What was the motivation behind this canonicalization? In particular, why would a combined parallel loop be considered the canonical form?

We found this pattern because it undoes the tiling we do in some cases. I agree the two forms are semantically equivalent, so the transformation is correct. It is inconvenient for our use case, though.

Herald added a project: Restricted Project. · View Herald TranscriptMay 25 2022, 7:15 AM

Isn't the whole point of canonicalization to convert semantically equivalent codes to the single form? So we should either always merge nested loops or always split them (which makes nested loops support in scf.parallel useless).

Isn't the whole point of canonicalization to convert semantically equivalent codes to the single form? So we should either always merge nested loops or always split them (which makes nested loops support in scf.parallel useless).

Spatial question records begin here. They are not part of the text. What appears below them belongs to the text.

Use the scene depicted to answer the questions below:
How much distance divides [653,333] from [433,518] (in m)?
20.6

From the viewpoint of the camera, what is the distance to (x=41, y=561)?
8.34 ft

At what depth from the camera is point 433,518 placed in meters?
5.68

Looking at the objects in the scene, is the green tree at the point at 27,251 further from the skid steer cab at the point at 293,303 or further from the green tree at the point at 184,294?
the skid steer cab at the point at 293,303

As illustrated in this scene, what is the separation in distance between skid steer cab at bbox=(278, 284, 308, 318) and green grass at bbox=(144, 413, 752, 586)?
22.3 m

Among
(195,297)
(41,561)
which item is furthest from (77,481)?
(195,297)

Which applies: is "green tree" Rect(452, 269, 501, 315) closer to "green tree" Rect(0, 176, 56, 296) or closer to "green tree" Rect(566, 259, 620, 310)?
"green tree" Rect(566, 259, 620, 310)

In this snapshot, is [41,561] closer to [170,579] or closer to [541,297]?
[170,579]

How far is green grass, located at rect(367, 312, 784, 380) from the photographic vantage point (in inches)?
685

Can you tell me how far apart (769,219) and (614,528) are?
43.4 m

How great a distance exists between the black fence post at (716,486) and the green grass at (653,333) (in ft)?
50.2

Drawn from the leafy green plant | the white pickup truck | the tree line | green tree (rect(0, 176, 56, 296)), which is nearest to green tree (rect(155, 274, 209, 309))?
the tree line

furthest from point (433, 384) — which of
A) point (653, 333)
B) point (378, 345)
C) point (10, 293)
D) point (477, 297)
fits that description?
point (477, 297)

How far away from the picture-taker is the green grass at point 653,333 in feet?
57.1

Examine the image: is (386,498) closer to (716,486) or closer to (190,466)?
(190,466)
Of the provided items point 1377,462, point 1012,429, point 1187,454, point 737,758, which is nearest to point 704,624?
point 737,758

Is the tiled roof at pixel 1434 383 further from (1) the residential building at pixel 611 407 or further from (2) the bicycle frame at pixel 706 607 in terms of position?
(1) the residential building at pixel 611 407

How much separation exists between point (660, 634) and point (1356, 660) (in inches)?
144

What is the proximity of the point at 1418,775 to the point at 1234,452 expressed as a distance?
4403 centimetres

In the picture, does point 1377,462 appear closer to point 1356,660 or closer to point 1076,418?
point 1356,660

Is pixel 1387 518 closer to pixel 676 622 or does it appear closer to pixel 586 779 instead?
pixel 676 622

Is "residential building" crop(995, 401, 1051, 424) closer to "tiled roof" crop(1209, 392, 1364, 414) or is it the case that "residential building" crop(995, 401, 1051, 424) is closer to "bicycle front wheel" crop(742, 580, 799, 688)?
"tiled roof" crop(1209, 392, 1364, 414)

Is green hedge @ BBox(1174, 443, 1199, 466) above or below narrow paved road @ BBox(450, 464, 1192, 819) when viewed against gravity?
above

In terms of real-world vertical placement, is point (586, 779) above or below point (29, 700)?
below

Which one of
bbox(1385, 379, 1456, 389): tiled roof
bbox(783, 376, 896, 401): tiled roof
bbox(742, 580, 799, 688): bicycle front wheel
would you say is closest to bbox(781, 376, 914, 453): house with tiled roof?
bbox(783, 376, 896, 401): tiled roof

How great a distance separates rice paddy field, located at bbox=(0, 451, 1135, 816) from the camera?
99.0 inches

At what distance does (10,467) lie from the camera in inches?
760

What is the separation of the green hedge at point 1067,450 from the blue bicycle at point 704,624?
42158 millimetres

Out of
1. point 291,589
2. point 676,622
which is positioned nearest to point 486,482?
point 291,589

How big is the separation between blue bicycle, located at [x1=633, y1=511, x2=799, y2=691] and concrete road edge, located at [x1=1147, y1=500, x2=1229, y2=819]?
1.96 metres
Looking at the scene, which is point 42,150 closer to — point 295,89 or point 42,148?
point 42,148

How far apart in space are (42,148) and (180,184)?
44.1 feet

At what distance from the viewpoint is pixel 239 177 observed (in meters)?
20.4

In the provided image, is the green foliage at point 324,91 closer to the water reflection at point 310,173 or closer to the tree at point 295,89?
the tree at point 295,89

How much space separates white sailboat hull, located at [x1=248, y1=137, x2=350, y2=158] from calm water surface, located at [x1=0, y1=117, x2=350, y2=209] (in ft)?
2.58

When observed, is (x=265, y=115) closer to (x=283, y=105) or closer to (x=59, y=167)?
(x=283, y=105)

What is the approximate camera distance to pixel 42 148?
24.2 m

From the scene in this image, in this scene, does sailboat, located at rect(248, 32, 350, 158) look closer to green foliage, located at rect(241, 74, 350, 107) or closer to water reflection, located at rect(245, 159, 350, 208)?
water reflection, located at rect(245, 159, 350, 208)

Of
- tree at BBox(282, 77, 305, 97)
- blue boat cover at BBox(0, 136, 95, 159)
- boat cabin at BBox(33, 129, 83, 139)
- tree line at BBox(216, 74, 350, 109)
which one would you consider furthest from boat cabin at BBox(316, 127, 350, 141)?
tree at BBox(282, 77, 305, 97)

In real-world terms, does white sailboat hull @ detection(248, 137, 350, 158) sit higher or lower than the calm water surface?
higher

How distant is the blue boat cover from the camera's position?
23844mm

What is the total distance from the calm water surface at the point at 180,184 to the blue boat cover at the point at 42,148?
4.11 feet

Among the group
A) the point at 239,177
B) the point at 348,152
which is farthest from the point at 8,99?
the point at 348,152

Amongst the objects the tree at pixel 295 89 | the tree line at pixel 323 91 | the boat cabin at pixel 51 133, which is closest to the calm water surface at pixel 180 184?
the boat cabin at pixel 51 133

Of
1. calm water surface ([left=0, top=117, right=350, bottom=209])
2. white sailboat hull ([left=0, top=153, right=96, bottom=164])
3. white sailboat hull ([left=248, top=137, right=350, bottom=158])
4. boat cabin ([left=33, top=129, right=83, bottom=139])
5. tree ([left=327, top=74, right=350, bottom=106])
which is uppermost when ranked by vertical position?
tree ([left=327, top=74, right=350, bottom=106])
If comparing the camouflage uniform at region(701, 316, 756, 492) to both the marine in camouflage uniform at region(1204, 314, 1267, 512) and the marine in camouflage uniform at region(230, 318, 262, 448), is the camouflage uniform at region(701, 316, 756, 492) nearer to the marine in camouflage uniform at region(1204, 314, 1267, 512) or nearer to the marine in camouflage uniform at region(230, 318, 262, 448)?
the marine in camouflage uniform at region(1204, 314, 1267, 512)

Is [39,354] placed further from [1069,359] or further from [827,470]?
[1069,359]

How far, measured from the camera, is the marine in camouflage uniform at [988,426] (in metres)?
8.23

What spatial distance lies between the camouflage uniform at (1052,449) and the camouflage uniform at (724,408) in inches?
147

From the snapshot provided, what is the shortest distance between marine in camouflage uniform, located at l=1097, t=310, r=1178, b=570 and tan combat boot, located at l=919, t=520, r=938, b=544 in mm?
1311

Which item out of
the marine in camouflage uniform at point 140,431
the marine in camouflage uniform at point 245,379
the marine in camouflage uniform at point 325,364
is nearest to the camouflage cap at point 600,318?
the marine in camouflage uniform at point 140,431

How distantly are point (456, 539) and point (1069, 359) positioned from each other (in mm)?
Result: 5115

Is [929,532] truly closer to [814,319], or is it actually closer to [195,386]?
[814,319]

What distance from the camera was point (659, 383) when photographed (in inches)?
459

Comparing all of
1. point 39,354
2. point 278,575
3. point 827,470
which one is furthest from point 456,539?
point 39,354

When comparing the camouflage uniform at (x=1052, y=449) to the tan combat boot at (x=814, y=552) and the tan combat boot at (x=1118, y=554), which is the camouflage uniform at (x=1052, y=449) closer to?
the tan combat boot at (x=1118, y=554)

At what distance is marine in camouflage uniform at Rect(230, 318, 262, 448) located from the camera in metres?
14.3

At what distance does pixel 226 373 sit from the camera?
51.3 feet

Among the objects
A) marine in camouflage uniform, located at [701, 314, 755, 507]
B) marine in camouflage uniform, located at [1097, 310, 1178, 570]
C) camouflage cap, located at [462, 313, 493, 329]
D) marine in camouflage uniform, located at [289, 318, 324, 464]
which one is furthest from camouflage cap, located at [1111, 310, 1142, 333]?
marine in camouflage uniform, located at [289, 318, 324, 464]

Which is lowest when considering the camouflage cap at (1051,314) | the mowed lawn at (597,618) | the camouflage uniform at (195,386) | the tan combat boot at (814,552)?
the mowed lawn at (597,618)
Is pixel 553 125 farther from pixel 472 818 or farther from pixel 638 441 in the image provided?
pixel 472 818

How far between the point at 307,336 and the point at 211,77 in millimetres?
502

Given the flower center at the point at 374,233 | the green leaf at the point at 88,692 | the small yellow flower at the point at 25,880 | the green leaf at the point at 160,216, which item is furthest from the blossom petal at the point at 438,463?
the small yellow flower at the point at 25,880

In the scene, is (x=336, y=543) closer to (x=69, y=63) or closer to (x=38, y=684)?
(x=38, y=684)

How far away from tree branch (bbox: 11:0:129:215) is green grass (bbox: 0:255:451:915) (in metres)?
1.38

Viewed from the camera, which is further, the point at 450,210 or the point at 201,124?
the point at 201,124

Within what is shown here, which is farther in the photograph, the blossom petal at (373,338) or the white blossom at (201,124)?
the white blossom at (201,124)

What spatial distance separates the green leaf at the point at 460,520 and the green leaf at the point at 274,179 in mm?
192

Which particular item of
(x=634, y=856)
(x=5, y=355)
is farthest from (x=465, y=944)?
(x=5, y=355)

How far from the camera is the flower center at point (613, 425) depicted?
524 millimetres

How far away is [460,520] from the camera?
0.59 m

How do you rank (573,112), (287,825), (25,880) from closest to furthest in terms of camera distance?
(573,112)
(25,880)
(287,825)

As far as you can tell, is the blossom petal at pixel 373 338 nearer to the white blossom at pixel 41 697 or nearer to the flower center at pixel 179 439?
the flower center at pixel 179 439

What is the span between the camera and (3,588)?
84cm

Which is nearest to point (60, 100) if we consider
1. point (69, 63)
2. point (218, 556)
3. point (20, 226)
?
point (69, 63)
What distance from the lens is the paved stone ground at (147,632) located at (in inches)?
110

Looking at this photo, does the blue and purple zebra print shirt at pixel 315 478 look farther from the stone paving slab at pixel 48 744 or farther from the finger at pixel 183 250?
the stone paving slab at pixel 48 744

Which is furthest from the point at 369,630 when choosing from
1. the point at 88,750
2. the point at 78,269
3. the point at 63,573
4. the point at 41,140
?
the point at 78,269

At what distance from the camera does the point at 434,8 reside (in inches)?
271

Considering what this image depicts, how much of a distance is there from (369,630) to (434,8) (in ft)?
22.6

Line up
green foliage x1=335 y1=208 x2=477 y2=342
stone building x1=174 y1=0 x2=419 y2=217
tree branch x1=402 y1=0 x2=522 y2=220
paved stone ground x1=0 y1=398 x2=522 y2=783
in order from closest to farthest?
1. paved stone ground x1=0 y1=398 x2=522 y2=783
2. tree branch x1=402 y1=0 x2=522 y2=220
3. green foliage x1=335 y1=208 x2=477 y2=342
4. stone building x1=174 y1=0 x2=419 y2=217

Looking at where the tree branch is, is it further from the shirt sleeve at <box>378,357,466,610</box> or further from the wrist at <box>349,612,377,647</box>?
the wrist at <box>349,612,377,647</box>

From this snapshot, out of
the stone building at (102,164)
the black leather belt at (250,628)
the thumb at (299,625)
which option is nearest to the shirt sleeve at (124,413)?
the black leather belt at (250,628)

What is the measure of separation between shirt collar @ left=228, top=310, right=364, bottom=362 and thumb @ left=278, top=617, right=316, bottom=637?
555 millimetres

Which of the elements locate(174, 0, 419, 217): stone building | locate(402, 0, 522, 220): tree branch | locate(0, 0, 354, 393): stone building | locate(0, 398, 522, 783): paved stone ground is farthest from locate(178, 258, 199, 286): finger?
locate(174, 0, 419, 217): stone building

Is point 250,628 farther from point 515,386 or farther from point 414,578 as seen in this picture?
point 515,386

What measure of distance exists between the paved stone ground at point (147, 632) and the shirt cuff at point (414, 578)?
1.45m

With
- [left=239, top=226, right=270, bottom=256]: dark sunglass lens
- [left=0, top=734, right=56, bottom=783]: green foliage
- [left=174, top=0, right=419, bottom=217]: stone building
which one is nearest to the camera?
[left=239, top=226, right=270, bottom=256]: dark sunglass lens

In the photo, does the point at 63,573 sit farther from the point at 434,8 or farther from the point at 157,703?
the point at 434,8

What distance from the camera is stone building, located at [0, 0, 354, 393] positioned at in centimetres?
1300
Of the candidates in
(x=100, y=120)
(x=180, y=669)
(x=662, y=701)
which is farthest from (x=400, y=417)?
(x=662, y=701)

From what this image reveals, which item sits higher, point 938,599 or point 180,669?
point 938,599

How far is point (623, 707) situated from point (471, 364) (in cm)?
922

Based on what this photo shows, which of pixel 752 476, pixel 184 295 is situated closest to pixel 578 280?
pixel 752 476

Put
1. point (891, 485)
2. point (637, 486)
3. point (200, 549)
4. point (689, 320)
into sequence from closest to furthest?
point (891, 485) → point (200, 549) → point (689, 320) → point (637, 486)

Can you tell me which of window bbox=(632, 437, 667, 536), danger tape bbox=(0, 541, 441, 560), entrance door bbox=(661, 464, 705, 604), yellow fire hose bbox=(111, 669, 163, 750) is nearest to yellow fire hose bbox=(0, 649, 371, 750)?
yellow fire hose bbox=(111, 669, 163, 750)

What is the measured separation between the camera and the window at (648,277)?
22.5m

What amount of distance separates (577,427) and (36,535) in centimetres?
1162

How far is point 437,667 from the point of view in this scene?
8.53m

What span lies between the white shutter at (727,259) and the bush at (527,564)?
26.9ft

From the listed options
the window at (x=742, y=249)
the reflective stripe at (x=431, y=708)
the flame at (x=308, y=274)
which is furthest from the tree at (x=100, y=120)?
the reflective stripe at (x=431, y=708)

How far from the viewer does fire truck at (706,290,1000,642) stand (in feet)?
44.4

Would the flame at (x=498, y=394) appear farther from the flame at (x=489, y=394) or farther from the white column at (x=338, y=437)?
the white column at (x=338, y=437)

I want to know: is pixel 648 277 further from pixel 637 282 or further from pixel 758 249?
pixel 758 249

I agree with this. As a single scf.parallel op can represent multi-dimensional nests, the canonical form would be one where successive (1-d or n-d) scf.parallel ops are combined into a larger n-d scf.parallel op. However, a few issues with this revision:

  1. It's missing a commit summary; please don't leave it empty in such cases.
  2. Test cases are missing nests where one or more of the input scf.parallel were already multi-dimensional. This is important to exercise.
  3. The rewrite pattern is missing a doc comment and code comments at places.
mlir/lib/Dialect/SCF/SCF.cpp
1722

Can you just use llvm::is_contained? (In that case, this lambda isn't adding anything.)